All pithiviers are pies 

Though pithiviers regularly appear on the menu at Lord’s in New York City, 2023 F&W Best New Chef Ed Szymanski doesn’t fuss with French nomenclature. He simply calls them pie. “Pies are one example where the English have the French beat when it comes to cuisine. Our range of meat pies is very impressive,” says Szymanski, who originally hails from London. “Pithivier is just a fancy word for pie, but it’s as comforting and satisfying as an entrée can be.”

The pie at Lord's.

Courtesy of Alex Lau


Sure, he concedes, pithiviers are more technical than saucy pasties or short crust-topped pot pies. Chefs must finely calibrate a pithiver’s farce. Their filling can neither be too wet nor too dry, and you need a deft hand to score them properly. They are round. “All pithiviers are pies, but not all pies are pithiviers,” says Szymanski, whose most recent version packaged pork and black truffle, served alongside buttery savoy cabbage and Calvados sauce.
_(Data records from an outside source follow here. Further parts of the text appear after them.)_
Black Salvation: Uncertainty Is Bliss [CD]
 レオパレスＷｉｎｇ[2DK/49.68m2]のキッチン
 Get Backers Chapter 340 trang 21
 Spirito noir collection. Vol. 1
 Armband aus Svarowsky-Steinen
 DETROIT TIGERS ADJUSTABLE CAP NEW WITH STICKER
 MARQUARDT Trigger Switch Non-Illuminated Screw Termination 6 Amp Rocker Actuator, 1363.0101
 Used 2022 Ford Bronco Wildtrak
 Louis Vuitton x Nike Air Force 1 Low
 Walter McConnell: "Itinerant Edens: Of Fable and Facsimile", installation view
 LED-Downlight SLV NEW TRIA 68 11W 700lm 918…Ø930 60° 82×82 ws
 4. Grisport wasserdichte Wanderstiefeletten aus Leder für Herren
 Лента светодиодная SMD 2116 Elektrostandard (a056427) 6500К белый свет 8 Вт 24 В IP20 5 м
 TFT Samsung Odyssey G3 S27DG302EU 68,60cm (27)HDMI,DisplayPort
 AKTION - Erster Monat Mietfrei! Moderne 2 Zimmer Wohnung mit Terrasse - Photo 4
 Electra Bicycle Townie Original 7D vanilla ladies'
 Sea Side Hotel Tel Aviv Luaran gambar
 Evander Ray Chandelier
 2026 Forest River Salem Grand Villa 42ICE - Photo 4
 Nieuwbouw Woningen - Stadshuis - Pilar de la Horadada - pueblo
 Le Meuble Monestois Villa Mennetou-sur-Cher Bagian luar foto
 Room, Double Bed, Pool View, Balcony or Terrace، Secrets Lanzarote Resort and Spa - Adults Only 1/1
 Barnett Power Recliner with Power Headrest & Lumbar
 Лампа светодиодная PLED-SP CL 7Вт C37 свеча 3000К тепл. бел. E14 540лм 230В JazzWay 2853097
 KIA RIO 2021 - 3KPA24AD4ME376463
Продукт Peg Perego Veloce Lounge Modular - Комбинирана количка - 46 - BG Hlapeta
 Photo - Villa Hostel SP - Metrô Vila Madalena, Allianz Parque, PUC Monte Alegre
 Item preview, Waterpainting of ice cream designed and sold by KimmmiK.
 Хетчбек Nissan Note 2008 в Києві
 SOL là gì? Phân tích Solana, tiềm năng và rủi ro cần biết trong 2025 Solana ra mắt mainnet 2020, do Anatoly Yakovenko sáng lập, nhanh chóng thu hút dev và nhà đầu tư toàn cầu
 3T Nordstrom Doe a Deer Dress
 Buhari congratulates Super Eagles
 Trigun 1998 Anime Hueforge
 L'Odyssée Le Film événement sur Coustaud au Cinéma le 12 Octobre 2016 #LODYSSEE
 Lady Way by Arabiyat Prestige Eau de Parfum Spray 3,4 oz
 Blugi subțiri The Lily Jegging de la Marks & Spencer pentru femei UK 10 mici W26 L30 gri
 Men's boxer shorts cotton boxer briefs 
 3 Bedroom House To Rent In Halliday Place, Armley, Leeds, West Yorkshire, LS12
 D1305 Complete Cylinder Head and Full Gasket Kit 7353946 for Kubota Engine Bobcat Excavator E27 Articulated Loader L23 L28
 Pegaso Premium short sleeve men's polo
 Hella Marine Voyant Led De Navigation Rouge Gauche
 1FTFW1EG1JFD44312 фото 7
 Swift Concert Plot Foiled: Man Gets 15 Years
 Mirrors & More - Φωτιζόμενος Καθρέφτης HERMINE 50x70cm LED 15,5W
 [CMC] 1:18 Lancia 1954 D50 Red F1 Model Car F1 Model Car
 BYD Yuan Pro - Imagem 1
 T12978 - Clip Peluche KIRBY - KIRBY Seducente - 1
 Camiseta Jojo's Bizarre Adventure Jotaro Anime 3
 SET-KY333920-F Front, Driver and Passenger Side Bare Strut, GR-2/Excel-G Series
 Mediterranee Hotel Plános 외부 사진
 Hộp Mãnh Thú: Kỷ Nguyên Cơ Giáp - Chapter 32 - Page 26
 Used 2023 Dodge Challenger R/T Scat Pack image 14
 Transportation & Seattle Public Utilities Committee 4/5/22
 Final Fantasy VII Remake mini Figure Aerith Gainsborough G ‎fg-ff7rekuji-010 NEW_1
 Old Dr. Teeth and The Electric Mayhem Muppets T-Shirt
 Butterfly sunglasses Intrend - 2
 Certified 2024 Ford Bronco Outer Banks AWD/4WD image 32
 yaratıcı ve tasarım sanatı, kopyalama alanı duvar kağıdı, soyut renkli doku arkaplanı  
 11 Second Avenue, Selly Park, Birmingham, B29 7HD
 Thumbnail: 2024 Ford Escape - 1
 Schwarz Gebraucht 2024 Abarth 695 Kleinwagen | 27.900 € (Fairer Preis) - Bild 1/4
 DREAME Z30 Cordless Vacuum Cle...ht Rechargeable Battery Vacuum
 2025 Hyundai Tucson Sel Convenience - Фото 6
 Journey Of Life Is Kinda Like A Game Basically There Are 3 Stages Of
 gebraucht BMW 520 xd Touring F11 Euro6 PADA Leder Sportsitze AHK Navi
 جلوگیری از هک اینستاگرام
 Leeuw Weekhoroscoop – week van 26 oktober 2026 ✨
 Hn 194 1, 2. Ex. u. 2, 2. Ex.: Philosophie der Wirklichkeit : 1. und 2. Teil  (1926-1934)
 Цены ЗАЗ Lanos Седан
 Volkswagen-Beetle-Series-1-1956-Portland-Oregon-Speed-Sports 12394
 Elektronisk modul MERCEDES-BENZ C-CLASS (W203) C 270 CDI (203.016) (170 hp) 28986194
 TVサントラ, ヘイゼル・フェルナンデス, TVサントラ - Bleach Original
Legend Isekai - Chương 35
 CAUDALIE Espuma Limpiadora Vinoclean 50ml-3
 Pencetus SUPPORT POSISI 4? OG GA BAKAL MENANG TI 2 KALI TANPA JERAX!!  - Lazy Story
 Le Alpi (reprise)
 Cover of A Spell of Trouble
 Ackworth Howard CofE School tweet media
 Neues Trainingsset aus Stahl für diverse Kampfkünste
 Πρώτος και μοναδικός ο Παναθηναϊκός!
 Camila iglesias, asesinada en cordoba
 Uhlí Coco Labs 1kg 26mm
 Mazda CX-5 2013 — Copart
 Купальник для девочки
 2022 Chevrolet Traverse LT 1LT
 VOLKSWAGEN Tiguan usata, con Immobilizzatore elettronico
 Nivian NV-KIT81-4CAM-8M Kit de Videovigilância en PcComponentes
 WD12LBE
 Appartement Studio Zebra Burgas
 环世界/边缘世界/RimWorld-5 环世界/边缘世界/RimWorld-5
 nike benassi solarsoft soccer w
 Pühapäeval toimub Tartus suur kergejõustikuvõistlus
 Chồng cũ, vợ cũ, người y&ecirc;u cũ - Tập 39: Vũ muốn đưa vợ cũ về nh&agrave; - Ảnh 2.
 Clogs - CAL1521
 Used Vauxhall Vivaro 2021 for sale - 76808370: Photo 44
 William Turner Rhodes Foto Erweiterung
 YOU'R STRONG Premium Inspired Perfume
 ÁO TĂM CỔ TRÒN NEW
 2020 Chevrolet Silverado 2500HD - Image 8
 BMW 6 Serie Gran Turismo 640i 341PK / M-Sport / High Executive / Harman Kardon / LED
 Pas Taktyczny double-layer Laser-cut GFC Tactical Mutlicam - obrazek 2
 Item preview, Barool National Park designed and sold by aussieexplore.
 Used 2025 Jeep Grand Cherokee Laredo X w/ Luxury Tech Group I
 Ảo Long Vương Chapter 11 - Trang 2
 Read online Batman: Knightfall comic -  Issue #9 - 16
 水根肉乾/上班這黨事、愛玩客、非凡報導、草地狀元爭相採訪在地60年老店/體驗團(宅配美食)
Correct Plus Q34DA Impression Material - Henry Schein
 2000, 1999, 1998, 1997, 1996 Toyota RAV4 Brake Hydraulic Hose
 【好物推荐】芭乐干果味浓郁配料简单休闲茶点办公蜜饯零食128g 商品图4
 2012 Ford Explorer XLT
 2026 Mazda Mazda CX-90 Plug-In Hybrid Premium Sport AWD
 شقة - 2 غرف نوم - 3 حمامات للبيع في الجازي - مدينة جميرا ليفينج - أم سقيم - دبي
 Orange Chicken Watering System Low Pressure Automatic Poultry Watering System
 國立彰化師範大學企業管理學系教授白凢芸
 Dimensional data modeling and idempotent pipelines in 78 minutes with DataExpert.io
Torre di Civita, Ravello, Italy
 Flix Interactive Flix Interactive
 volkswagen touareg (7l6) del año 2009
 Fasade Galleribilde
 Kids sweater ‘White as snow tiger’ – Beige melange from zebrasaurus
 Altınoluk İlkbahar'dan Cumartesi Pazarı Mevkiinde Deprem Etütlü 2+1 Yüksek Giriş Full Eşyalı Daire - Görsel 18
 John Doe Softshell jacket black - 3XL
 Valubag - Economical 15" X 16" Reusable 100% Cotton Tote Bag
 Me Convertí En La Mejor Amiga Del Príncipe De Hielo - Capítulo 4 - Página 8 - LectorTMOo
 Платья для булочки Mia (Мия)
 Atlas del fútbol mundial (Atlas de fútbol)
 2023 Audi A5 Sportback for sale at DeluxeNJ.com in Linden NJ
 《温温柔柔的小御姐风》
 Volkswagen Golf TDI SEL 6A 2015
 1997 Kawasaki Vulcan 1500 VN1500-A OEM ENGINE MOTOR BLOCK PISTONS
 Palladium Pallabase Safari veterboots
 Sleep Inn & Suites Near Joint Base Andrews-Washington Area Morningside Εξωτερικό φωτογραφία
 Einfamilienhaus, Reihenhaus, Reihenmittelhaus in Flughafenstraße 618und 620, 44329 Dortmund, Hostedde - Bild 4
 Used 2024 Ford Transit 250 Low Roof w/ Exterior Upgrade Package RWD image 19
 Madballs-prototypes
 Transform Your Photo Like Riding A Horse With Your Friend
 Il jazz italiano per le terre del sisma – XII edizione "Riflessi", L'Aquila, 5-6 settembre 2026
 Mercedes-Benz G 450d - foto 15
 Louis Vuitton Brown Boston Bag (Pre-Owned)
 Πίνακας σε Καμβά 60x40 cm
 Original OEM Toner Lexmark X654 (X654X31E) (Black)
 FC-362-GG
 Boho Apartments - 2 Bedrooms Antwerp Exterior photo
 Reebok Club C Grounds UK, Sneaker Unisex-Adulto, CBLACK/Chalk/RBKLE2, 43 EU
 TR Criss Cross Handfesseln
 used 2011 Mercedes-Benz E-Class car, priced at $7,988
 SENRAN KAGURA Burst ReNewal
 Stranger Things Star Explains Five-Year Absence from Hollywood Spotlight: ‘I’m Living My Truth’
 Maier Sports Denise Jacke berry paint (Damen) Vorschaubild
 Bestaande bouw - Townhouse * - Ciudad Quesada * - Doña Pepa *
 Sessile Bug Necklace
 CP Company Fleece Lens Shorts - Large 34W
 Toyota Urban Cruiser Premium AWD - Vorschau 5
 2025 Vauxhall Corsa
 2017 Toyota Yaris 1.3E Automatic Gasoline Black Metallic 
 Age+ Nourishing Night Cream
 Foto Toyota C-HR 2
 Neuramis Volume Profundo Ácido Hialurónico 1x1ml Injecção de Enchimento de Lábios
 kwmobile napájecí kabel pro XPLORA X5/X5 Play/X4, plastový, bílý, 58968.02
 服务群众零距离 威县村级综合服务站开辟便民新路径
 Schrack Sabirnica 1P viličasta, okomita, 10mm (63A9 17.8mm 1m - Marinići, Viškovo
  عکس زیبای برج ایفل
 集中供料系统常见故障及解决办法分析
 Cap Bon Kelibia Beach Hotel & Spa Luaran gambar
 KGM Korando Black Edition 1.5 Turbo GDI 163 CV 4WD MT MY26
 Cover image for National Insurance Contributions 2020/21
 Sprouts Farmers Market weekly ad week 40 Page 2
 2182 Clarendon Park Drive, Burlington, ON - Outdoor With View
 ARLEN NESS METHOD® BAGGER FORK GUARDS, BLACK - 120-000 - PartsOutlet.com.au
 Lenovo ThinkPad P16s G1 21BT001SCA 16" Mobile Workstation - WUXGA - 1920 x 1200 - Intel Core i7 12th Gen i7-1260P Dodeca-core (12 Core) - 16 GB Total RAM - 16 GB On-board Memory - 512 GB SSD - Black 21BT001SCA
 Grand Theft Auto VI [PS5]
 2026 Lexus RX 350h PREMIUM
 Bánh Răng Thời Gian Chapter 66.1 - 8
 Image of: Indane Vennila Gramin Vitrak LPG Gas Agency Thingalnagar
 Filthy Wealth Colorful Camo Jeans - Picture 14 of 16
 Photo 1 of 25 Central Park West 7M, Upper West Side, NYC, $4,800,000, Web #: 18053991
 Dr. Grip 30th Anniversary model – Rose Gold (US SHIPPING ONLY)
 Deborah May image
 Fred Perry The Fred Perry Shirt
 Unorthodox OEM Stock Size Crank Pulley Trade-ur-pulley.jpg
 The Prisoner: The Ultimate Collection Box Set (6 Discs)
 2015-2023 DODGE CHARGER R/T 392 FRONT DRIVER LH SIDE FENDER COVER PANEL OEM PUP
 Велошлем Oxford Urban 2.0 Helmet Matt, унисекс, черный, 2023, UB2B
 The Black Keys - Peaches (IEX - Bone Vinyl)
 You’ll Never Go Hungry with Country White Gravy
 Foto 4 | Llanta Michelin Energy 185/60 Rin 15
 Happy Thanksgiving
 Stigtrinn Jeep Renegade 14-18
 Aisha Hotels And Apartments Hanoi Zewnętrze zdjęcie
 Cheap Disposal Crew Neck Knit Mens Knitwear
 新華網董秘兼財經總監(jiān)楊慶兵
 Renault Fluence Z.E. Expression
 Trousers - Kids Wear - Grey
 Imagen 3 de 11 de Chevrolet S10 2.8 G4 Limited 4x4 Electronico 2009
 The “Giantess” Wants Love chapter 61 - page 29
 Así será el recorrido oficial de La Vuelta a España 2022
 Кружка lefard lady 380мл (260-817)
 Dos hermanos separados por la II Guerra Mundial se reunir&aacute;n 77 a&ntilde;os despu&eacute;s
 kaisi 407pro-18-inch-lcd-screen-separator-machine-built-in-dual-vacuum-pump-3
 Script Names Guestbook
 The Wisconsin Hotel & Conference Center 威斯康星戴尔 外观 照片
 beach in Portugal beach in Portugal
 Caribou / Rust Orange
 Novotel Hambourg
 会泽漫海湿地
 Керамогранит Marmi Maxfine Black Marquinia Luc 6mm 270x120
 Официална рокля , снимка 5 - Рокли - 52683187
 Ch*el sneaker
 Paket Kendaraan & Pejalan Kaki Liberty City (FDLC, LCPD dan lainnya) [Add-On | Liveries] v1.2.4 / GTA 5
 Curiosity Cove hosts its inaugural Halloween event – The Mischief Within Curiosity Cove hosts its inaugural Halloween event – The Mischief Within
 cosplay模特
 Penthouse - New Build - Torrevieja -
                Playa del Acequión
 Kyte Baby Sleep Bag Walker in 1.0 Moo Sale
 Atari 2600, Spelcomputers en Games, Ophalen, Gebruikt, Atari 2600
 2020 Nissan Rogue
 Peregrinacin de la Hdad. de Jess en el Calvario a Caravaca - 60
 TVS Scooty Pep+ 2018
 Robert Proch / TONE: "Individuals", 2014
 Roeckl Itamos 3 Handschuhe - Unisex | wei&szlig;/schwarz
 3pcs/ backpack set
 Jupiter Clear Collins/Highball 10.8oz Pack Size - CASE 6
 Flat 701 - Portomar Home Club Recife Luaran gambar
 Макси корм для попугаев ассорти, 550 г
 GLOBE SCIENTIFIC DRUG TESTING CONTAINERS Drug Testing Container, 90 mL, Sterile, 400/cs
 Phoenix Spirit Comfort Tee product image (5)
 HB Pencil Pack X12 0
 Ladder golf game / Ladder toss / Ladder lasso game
The pie closeup at Lord's.

Courtesy of Lord's


A loose interpretation of the form prevails at 2016 F&W Best New Chefs Jeremiah Stone and Fabian von Hauske’s New York City restaurant Wildair. The chefs serve a pithivier that more closely resembles a hot mille feuille. “It’s not really a pithivier,” confesses Stone. “I spent a lot of time cooking in France. I’m a stickler for language.” 

Still, calling Wildair’s puff-pastry-with-savory-filling a pithivier made sense to Stone in the context of the restaurant. Most guests, he says, have at least vague understanding of a classic pithivier, and the name sells. Depending on the season, they have filled their “pithivier” with broccoli rabe, Alpine-style cheese, and Calabrian chile jam. Another vegetarian version combined kimchi and cheese.

The pithivier at Wildair.

Courtesy of Fabián von Hauske for Wildair


The format, baked eight at a time on a sheet tray, is easier to execute in a tiny kitchen, and the rectangular shape eliminates wasted dough. “It’s a creative approach, but it’s smart to stop and think about all the little details and how our restaurant works,” says Stone. “The word pithivier gets the idea across, usually, of what you’re gonna get.”

In the first weeks of spring, that meant cutting through a mass of flaky pastry and into alternating slices of jambon de Paris and melty Comté. A cook had squiggled spicy egg yolk sauce, a mayonnaise by another name, on top. 

Of all the millions of ham sandwich variations on the planet, it might have been the first to be called a pithivier.